━━━ PAGE TEXT ━━━
Terminal — SSH into the Antminer S15

# SSH into the S15 (default credentials: root / root)
ssh root@MINER_IP

# View the kernel log for hardware-level messages
dmesg

# View the miner-specific log (varies by firmware version)
cat /var/log/messages

# Check the miner process status
ps | grep bmminer

# View real-time miner output (press Ctrl+C to exit)
tail -f /var/log/messages

Terminal — Hashboard & Chip Diagnostics

# Check detected hashboards and chip counts
cat /var/log/messages | grep "chain"

# Check for ASIC chip errors
cat /var/log/messages | grep -i "error|fail|timeout"

# View hashboard temperatures
cat /var/log/messages | grep "temp"

# Check fan status
cat /var/log/messages | grep "fan"

# View network configuration
ifconfig eth0

# Check if the miner can reach your pool
ping -c 4 stratum.pool.address

# View system uptime and load
uptime

# Check available memory (low memory can cause instability)
━━━
> **EXERCISE OBJECTIVE**: In the Antminer S15 terminal text, why is the dmesg command run? Answer in one to three sentences.
━━━ GIVEN INFORMATION ━━━
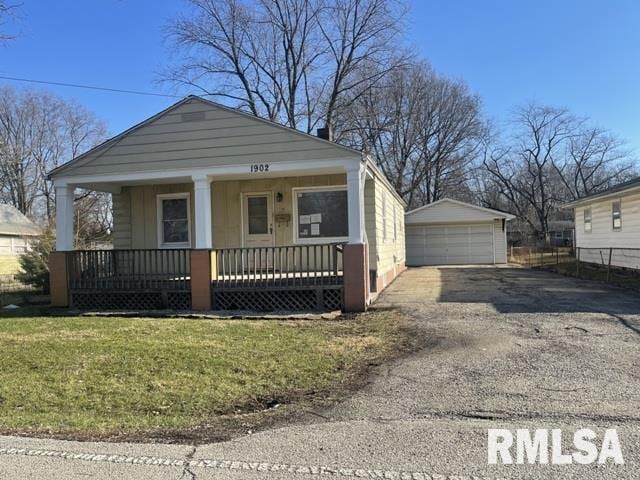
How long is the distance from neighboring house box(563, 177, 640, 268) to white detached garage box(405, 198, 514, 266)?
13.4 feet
━━━
━━━ GIVEN INFORMATION ━━━
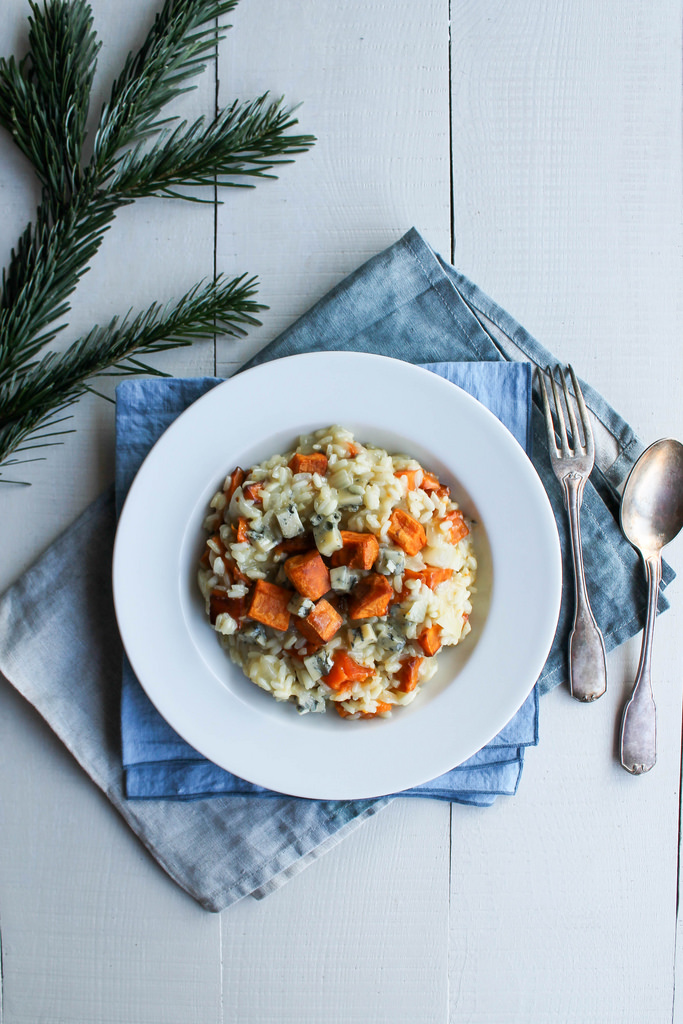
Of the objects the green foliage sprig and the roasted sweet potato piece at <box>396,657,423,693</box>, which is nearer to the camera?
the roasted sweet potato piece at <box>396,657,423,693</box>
━━━
> **TASK SOLUTION**: The dmesg command displays the kernel log, which is checked for hardware-level messages.